> [Exercise requirements]: Put everything from the line containing "How far is (707,59)" down to the last line of the entries into a Markdown table with columns Row and Line. Number each row, and leave out blank lines.

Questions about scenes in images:
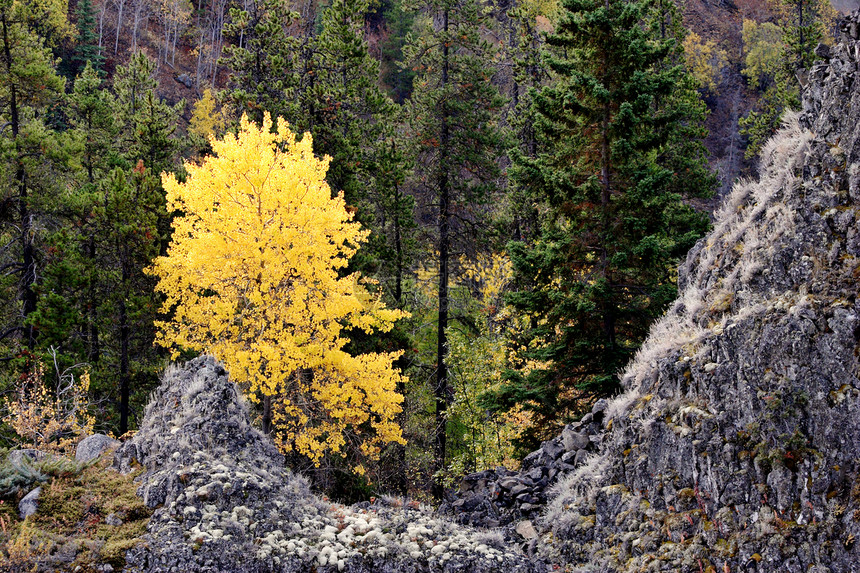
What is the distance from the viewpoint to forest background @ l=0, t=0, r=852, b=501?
48.1 ft

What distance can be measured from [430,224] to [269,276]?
11053mm

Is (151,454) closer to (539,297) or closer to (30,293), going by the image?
(539,297)

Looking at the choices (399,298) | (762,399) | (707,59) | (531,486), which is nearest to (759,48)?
(707,59)

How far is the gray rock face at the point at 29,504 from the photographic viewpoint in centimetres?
827

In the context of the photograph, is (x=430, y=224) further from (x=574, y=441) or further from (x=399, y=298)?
(x=574, y=441)

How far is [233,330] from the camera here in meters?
16.2

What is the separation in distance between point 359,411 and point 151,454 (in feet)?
23.6

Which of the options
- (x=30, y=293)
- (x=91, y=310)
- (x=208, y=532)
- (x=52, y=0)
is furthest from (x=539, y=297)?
(x=52, y=0)

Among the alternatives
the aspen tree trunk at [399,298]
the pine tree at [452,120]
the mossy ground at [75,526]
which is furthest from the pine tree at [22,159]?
the mossy ground at [75,526]

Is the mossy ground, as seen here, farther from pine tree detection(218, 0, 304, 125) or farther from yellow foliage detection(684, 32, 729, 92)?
yellow foliage detection(684, 32, 729, 92)

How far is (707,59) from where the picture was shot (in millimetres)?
67688

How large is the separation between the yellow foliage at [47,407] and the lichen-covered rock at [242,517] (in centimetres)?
603

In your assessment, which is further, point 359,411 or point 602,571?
point 359,411

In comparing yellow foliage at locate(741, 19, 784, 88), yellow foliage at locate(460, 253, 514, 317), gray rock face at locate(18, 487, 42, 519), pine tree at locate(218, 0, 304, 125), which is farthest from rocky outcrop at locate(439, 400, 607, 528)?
yellow foliage at locate(741, 19, 784, 88)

> [Correct answer]:
| Row | Line |
|---|---|
| 1 | How far is (707,59) from where the picture was shot (in millimetres)? |
| 2 | 67688 |
| 3 | How large is the separation between the yellow foliage at [47,407] and the lichen-covered rock at [242,517] (in centimetres)? |
| 4 | 603 |
| 5 | In your assessment, which is further, point 359,411 or point 602,571? |
| 6 | point 359,411 |
| 7 | In comparing yellow foliage at locate(741, 19, 784, 88), yellow foliage at locate(460, 253, 514, 317), gray rock face at locate(18, 487, 42, 519), pine tree at locate(218, 0, 304, 125), which is farthest from rocky outcrop at locate(439, 400, 607, 528)? |
| 8 | yellow foliage at locate(741, 19, 784, 88) |